Holding cash allows Buffett to shop for bargains, no matter when the sale occurs. “He thinks of cash differently than conventional investors,” explained Alice Schroeder, Buffett’s biographer in a report by the Globe and Mail. “This is one of the most important things I learned from him: the optionality of cash. He thinks of cash as a call option with no expiration date, an option on every asset class, with no strike price…the key question becomes: How much can the cash earn if I have it when I need it to buy other assets that are cheap, versus the upfront cost of holding it?”
2. Similarities to Yoda
“Patience you must have, my young padawan.” Buffett and Yoda are both legends in their own right, and they both understand the importance of patience. While the Oracle of Omaha is quite vocal about his optimism for America, he is not willing to chase performance at any price, and he has no problem waiting on the sidelines until Mr. Market offers him an attractive deal.
Buffett refers to the stock market as a no-called-strike game. “You don’t have to swing at everything — you can wait for your pitch. The problem when you’re a money manager is that your fans keep yelling, swing, you bum!” As the chart above shows, Buffett has been playing the game longer than anyone else by ignoring the noise of the crowd. For further proof of his patience, consider this: Almost all of Buffett’s wealth came after the age of 60.
While waiting for the perfect pitch can be a flawed strategy, Buffett is well in control of his emotions and has access to deals that retail investors can only dream about. He buys in the face of panic and side steps euphoria until reasonability returns.

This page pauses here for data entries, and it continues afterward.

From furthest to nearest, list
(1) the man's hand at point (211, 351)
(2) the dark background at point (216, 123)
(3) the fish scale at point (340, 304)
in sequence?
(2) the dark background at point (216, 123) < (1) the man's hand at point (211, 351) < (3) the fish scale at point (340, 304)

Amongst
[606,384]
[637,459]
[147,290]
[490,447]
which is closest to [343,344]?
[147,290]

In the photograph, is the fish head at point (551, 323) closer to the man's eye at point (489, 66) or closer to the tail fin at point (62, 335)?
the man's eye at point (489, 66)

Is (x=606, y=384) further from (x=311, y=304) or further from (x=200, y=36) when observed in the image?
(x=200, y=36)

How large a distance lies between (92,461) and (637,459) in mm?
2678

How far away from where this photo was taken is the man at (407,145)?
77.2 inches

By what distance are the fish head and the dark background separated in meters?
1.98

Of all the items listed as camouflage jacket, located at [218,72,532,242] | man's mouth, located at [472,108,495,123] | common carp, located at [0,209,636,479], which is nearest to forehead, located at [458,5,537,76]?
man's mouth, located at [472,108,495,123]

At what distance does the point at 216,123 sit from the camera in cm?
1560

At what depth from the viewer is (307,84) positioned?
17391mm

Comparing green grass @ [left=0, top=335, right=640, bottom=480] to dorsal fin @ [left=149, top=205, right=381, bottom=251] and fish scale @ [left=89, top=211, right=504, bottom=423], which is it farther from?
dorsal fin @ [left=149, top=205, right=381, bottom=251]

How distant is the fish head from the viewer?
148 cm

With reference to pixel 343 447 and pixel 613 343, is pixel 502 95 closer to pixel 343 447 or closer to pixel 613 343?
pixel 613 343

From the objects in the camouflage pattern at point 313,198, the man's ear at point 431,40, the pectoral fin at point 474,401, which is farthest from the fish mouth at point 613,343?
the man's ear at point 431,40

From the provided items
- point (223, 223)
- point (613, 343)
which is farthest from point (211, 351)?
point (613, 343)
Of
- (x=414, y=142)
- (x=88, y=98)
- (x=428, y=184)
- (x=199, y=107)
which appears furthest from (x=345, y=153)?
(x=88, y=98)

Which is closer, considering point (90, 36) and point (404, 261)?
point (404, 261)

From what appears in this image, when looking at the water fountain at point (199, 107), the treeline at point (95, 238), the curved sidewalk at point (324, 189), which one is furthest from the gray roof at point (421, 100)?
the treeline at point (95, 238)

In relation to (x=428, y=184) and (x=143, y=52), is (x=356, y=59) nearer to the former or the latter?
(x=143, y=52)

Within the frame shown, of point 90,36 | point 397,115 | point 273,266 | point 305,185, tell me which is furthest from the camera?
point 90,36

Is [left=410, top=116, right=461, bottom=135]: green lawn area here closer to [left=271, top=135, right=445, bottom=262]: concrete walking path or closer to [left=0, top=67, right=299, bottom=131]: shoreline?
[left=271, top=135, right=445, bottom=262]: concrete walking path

Following the financial crisis, Buffett made billion-dollar deals with Goldman Sachs and Bank of America that were only possible because of his investing acumen and iron-clad balance sheet.
3. More money, more problems
Berkshire is not your average business. The company’s insurance segment provides large sums of money from premiums that can be invested, known as the “float.” Over the past eleven years, Berkshire has grown its float from $41 billion to $78 billion. In 1970, the float was only $39 million. This impressive growth has allowed Berkshire to generate cash faster than it can reinvest it.
Through the first six months of 2014, Berkshire posted $11.8 billion in net cash flow from operating activities. In 2013, Berkshire received $1.4 billion in dividends just from its top four equity stakes in Wells Fargo, Coca-Cola, American Express, and International Business Machines. Considering that Berkshire hasn’t paid a dividend since 1967, and has a repurchase program that may never see action due to Berkshire’s impressive stock rally, Buffett is likely to use the cash pile at some point to buy stakes in companies. Unfortunately, deals are becoming harder to find.
Since Berkshire is one of the world’s largest companies by market value, it takes an elephant gun to make meaningful acquisitions, and targets are dwindling in the current bull market. Buffett’s favorite valuation metric, the market value of outstanding securities in relation to the nation’s output, is raising eyebrows. As the chart above shows, this metric is already above the previous market peak made during the housing bubble. This doesn’t necessarily mean the market is getting ready to collapse, but it may be giving Buffett enough reason not to pull the trigger on a major purchase.